Goal:
Please list the authors credited with the paper announced in the mailing list post below.

— Start Text shown —

Connectionists: New Paper Attentional Bias, Cateogorization and Deep Learning
Stephen Jose Hanson
jose at rubic.rutgers.edu
Sun Apr 15 09:42:36 EDT 2018
New paper
http://journal.frontiersin.org/article/10.3389/fpsyg.2018.00374/full?&utm_source=Email_to_authors_&utm_medium=Email&utm_content=T1_11.5e1_author&utm_campaign=Email_publication&field=&journalName=Frontiers_in_Psychology&id=284733
Attentional Bias in Human Category Learning: The Case of Deep Learning
Catherine Hanson, Leyla Roskan Caglar and Stephen José Hanson
RUBIC, Psychology, Rutgers University
Category learning performance is influenced by both the nature of the
category's structure and the way category features are processed during
learning. Shepard (1964, 1987) showed that stimuli can have structures
with features that are statistically uncorrelated (separable) or
statistically correlated (integral) within categories. Humans find it
much easier to learn categories having separable features, especially
when attention to only a subset of relevant features is required, and
harder to learn categories having integral features, which require
consideration of all of the available features and integration of all
the relevant category features satisfying the category rule (Garner,
1974). In contrast to humans, a single hidden layer backpropagation (BP)

— End Text shown —
— Start Recorded information —

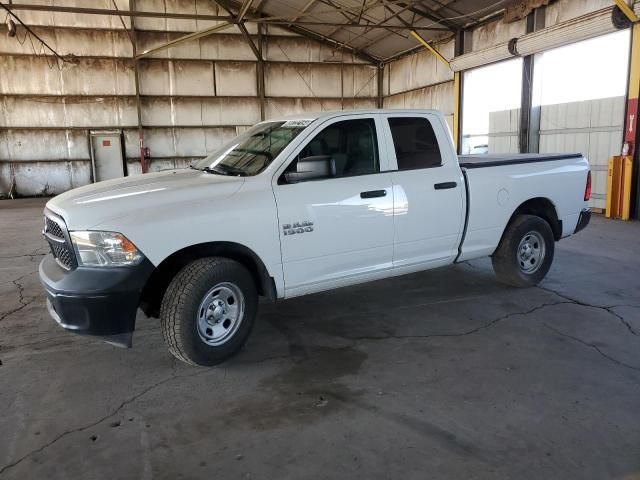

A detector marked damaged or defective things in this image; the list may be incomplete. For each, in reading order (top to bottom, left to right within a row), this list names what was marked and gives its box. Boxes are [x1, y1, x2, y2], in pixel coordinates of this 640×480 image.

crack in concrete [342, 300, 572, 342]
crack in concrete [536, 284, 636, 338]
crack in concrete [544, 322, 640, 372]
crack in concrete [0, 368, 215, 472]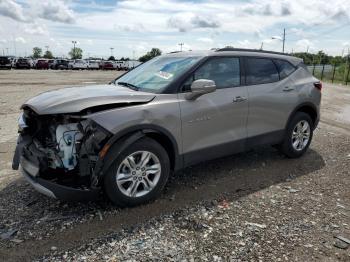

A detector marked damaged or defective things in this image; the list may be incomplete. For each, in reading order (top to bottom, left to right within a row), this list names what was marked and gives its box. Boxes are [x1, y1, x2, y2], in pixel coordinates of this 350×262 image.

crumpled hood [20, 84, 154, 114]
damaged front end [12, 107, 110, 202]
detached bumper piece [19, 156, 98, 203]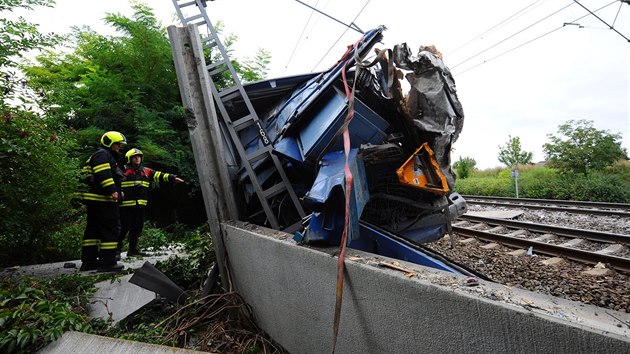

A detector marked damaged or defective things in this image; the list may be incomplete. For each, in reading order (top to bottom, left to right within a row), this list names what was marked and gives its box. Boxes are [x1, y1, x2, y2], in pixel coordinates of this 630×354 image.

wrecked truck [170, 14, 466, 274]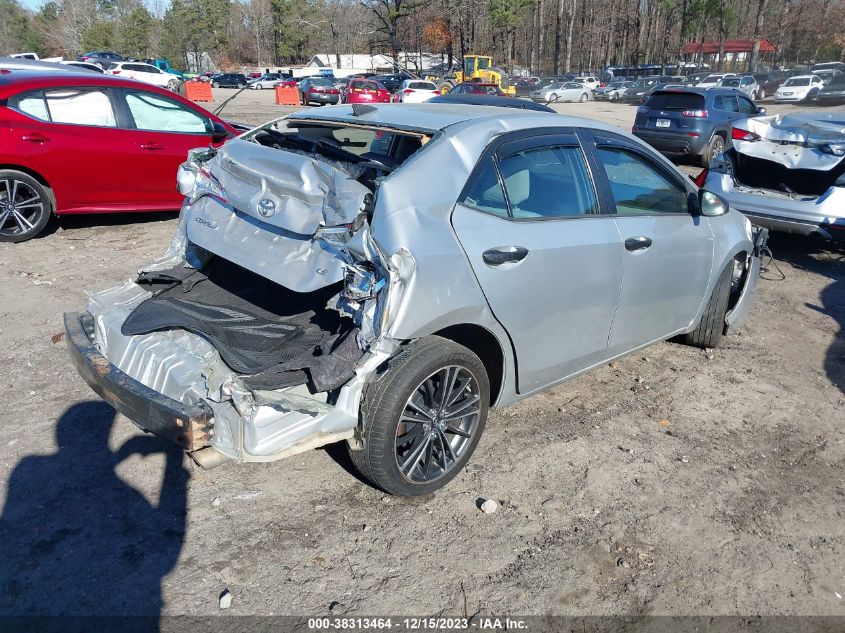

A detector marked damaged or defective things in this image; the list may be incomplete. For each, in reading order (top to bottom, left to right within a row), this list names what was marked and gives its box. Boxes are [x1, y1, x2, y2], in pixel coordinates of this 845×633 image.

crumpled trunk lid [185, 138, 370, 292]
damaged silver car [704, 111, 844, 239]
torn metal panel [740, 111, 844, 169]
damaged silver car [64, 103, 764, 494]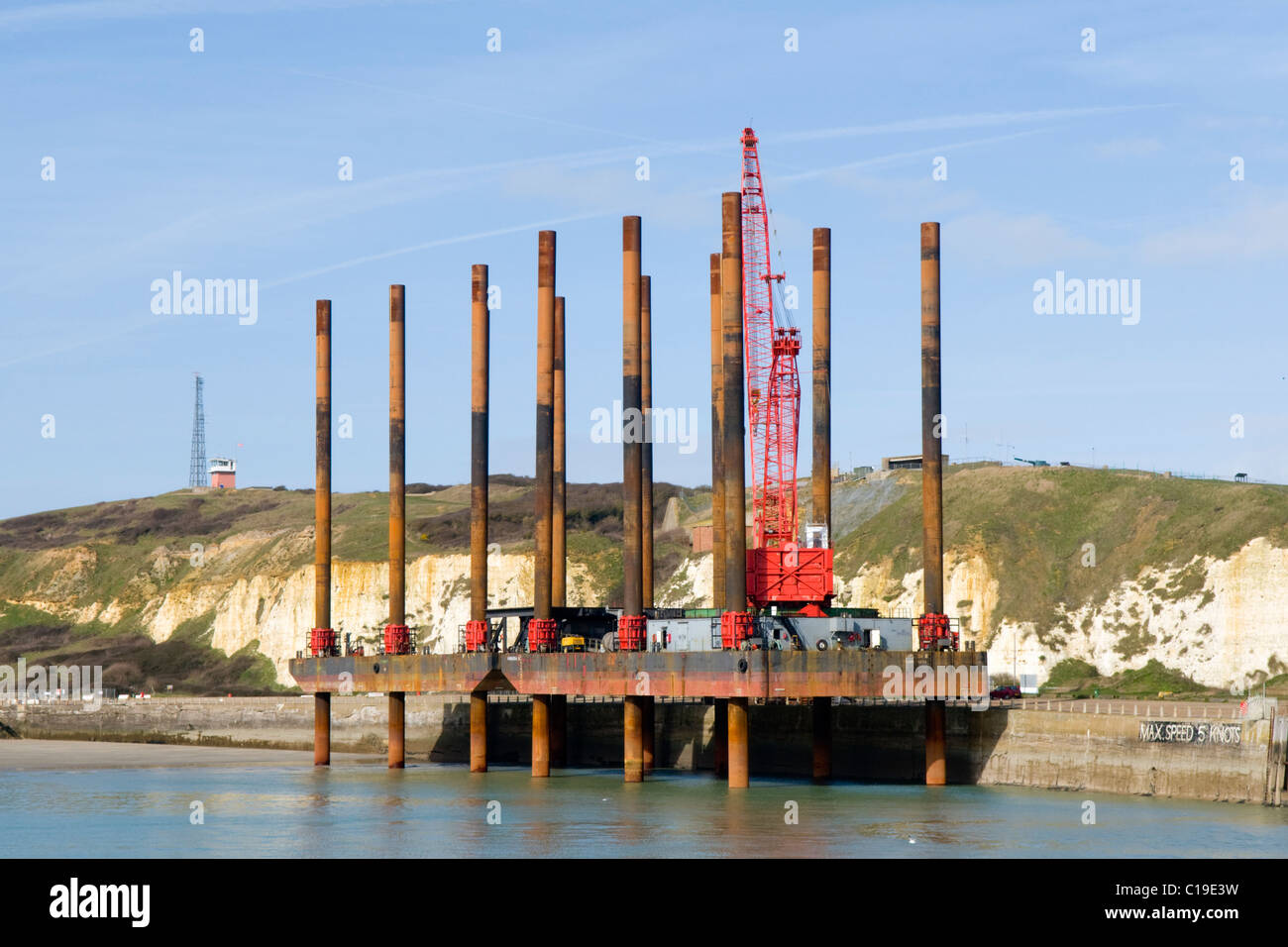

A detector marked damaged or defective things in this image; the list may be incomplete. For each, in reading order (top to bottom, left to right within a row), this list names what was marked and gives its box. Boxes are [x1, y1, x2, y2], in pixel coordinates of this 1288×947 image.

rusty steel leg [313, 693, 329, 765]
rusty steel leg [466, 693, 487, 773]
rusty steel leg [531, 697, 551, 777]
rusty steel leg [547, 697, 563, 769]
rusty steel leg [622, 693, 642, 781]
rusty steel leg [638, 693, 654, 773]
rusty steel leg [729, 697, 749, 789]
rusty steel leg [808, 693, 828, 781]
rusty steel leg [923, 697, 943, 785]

— End Recorded information —

Exercise solution:
Catherine Hanson, Leyla Roskan Caglar, Stephen José Hanson